You won't beat all the great programs already out there that solve this problem, but you can start with a very simple but functional program, and add a feature a day for the rest of your life without running out of things you can do.

This gives a lot of opportunities for using different UI elements, doing some custom graphics rendering, serialisation/streams/io, database access, and even synchronising with web-based calendars, etc. i.e. It's easy to find a use for many different .net technologies within an application like this, but you don't need to use them: you can write a basic "useful" application in only a few minutes and keep adding to its facilities to learn new technologies.


Personally, something I'd like right now is a program that performs batch file management operations...

  • Sorting files into subfolders based on date or name patterns;
  • Renaming files based on user-defined patterns (e.g. add or remove a prefix from all filenames)
  • Renaming files based on metadata, if you can figure out how to read it (e.g. mp3 ID3 tags)

Then again, maybe this is too advanced. Or boring. I always find it fun to write a game that is a clone of an existing game, but add a twist. Like 3D tic-tac-toe... bad example maybe, but you get the idea.


Write a graphical dice roller simulator.
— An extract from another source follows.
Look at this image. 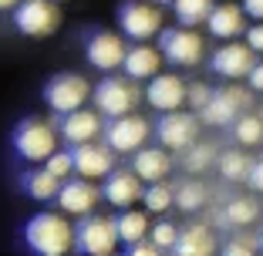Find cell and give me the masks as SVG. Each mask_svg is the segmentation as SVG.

It should be one window and when I press the "Roll Dice" button it simulates a roll of the dice, showing me an image of how my dice landed. And bonus points if it makes a nice dice roll sound. Extra bonus points if you let me choose how many dice to roll.

I expect to see this by tomorrow afternoon.

Good luck.


Maybe a little more advanced, but I enjoyed creating a little cheating program for playing the bejeweled blitz game. I followed Mike Vallotton's blog to get me started. it's here


Another good one would be to count the number of words in a text file.

Add a little more functionality to it by searching for keywords and returning how many of those were found in the text.


Start with writing a simple program using Form Application using a button and when clicked: Open a MessageBox saying Hello World. Then going over to new stuff like a webbrowser and then obtaining the source code from the site 3 basic steps in learning c# by webbrowser development: 1. create a basic browser that opens up a hardcoded site (site preprogrammed, not decided by user) 2. user controlled, textbox that the user can decide webpage with. 3.pulling out source code and changing every picture on a page for example. That will combine HTML and C# and since you have experience with HTML, changing the client side of the WebPage is good practice.

Good Luck :) Look up ThenewBoston on youtube, really great tutorials on C#


got a couple ideas:

  • you can make a pretty basic calculator [console application or windows form application]
  • you can make a dice (give random number between 1-6 or a random number between two numbers selected by the user.
  • a magic 8 ball, this uses the dice in the previous dot point, but instead uses the randomised integer and prints out the corresponding string.
  • you can make a planner application (an app that saves data such as todo list on a .txt file, etc).
  • you can also make a desktop assistant (i made one recently), that recognises voice and speaks to the user. It can also obey simple commands.
  • if you want to go deeper, you can try coding using C# to create unity games, i had some experience in this, it is very easy (got pretty good at it after reading some documentation and watching some tutorials).

but if you are just starting out, then i recommend you to work your way upwards and start off with making something simple.